Suppose in a way, I wanted a really small table saw for my garage so as to when not in use store under the work table and it will be minimumly sufficient for my needs for cutting stuff the bench mounted DeWalt chop saw won't. On the other hand, for a 16" cut - though I don't as much like sliding miter boxes, I could have just bought one of them to do what this one does. Just don't like the concept of a power miter box or any saw including a radial arm saw that should one not pay attention or run into a problem walk up on you in a direction one is not sufficiently used to. You are either ready for a chopping action or a blade walking to you, not both thus my avoidance of a saw that does both even with years of training.

Hmm, remember good times with a properly set and wire rope clamped so it stays there radial arm saw that even has a dado blade set on it, this much less a proper for the radial arm saw, if not even a blad specifically designed for such a tool. Eawy stop block, easy furnature type stuff built, much less production line cutting on a large scale. Good old time Delta type or even Craftsman type saws for such tools either industrial or clamped so they are locked to 90 degrees.

Still, I have good blades which do help left over from my Delta Contractor II. The blade was not the issue. $75.00 saw blades even in them being really good blades for use with it. More in reading the manual that my dado blades were not specified for use with the tool - though I am fairly sure it is more a blade guard thing than actual tool problem. 

Still for a home owner grade tool I see this as, why the $300.00+ price for it over that of a tool shop or what ever brand $100.00 price? Just don't get it for what I got. 

For what theaters should be using or those that have more than a one car garage, I would say Delta, Jet, even Powermatic, if not Freud and other brands no doubt are better. Loved my Delta Contractor II, (a little under-powered for production use but really good saw overall.) Had it on a portable base that could wheel it out of the way - though always a bad idea. It as with even industrial fences was sufficient though much improved by an after market fence and table assembly. Most table saws with their side supports worth their weight in gold also will mount a router so it is also a router table.

I'm thinking that a belt driven saw with stand that comes with it for a scene shop is minimum. After that an industrial base mount and not portable optimum. After that you get into after market safety guards, fences and even saw stop mechanisms. This plus always a good saw blade and the proper saw blade for what is being cut.


----------

-.-.-

→ Task requirements
a. In the post on table saws, what can most table saws with side supports also be used as when a router is mounted?
b. Using the post on table saws, explain why the writer avoids power miter boxes and radial arm saws.

→ Data entries
-.-.-

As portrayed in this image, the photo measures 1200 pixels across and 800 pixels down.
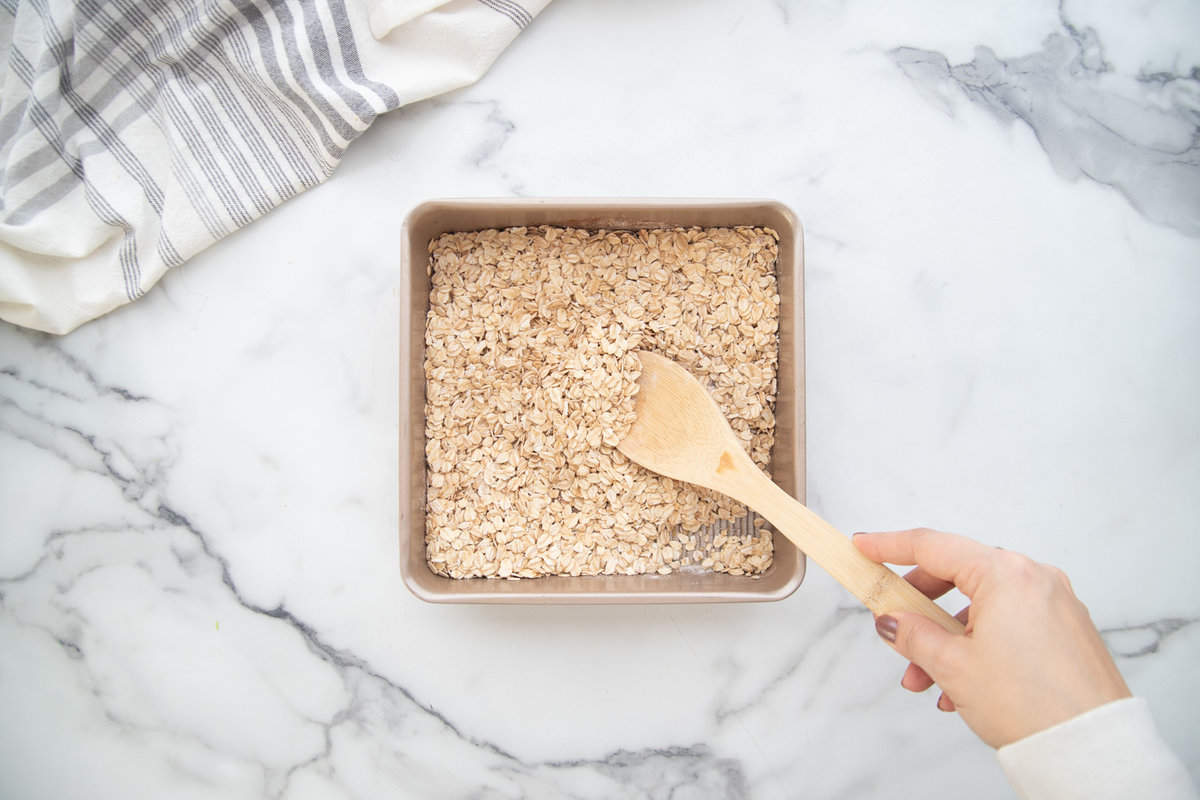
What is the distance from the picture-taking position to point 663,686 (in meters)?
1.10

-.-.-

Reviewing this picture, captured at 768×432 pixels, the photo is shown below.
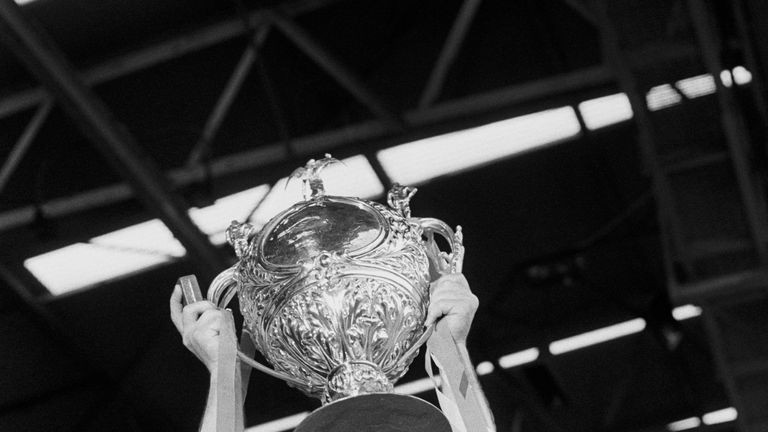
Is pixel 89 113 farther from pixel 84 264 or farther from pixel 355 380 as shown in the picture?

-.-.-

→ The answers
a. A router table.

b. Such a saw can walk up on the user in a direction they aren't used to if they stop paying attention or hit a problem. A user is ready either for a chopping action or for a blade moving toward them, not both, so the writer avoids saws that do both despite years of training.